_CHALLENGES:_
1. Repeat word for word the section of the passage on the Dagoretti training program from "The training program, based" to "or AIDS orphans.".
2. Summarize the article on the Dagoretti training program in two sentences.
3. Continue the article on the Dagoretti training program from where it stops.
--- begin PASSAGE GIVEN ---
For Kangethe, the program has been "a life changing experience" after spending seven years on the streets of Dagoretti, a sprawling slum 10km west of downtown Nairobi that is home to an estimated 240,000 people.
"I used to eat from trash cans, beg for money and steal food," said Kangethe of his life on the street after he left home because of the routine beatings he suffered at the hands of his alcoholic father.
"I slept in the cold, covered only with a gunny sack," he said. "I was addicted to sniffing glue and marijuana but now I know how to shoot film, write scripts, interview people and edit video."
"I have hope for my future," he added.
The training program, based in Dagoretti -- home to more than 12,000 street children according to the Nairobi City Council -- has more than 80 participants, all of whom are former street children or AIDS orphans.
--- end PASSAGE GIVEN ---
--- begin INFORMATION PROVIDED ---
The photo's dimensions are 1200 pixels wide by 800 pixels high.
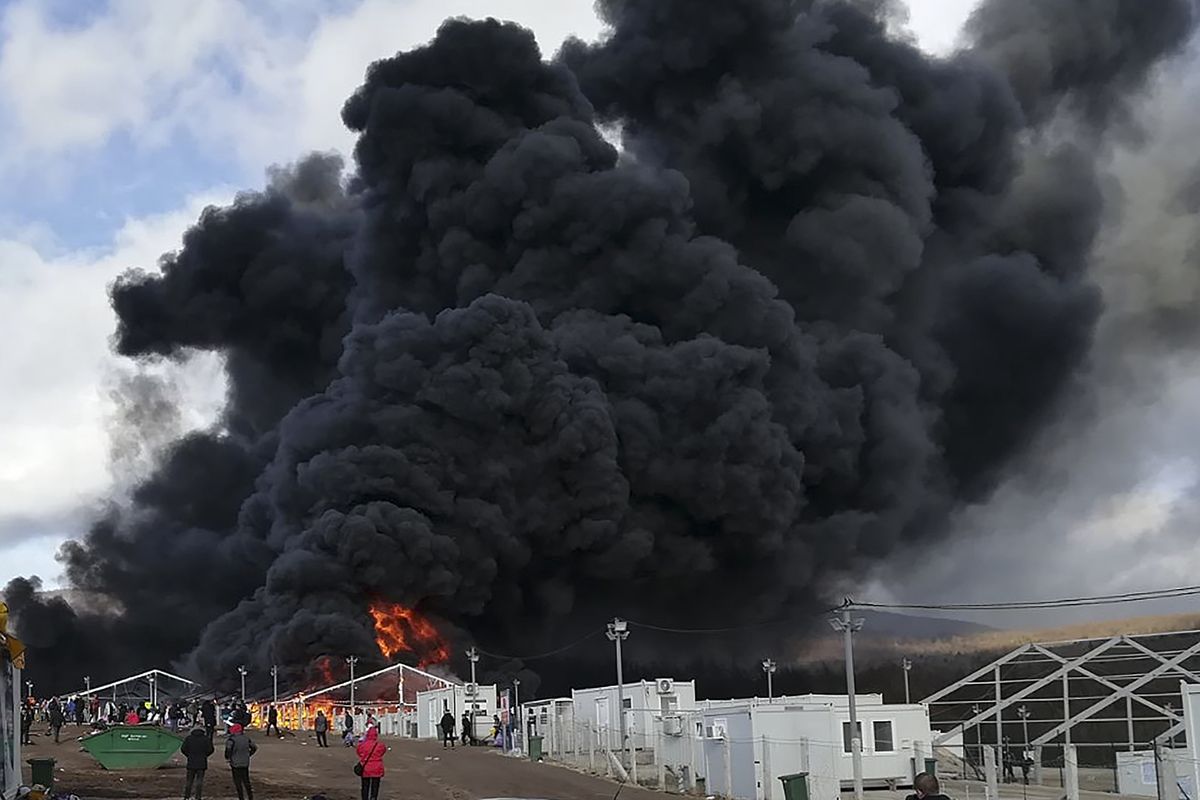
--- end INFORMATION PROVIDED ---
_EXPECTED OUTPUTS:_
1.
The training program, based in Dagoretti -- home to more than 12,000 street children according to the Nairobi City Council -- has more than 80 participants, all of whom are former street children or AIDS orphans.

2. After seven years on the streets of Dagoretti, a Nairobi slum, Kangethe describes the program as life-changing: he once begged, stole food and sniffed glue, but he now knows how to shoot film, write scripts, interview people and edit video. The training program, based in Dagoretti, has more than 80 participants, all of them former street children or AIDS orphans.

3.
"This project is about giving children hope, allowing them to convey what people in Africa, in Nairobi, in the slums are going through," the program's filmmaking instructor Henry Thuo said.
Different Perspectives will be a vehicle for Kori, Kangethe and Nyawira to communicate the challenges of growing up in a developing country to an international audience, he said.
AMREF is hoping the film will share the success of its previous project, African Spelling Book, a series of 21 three-minute shorts that was aired on the National Geographic Channel in 146 countries.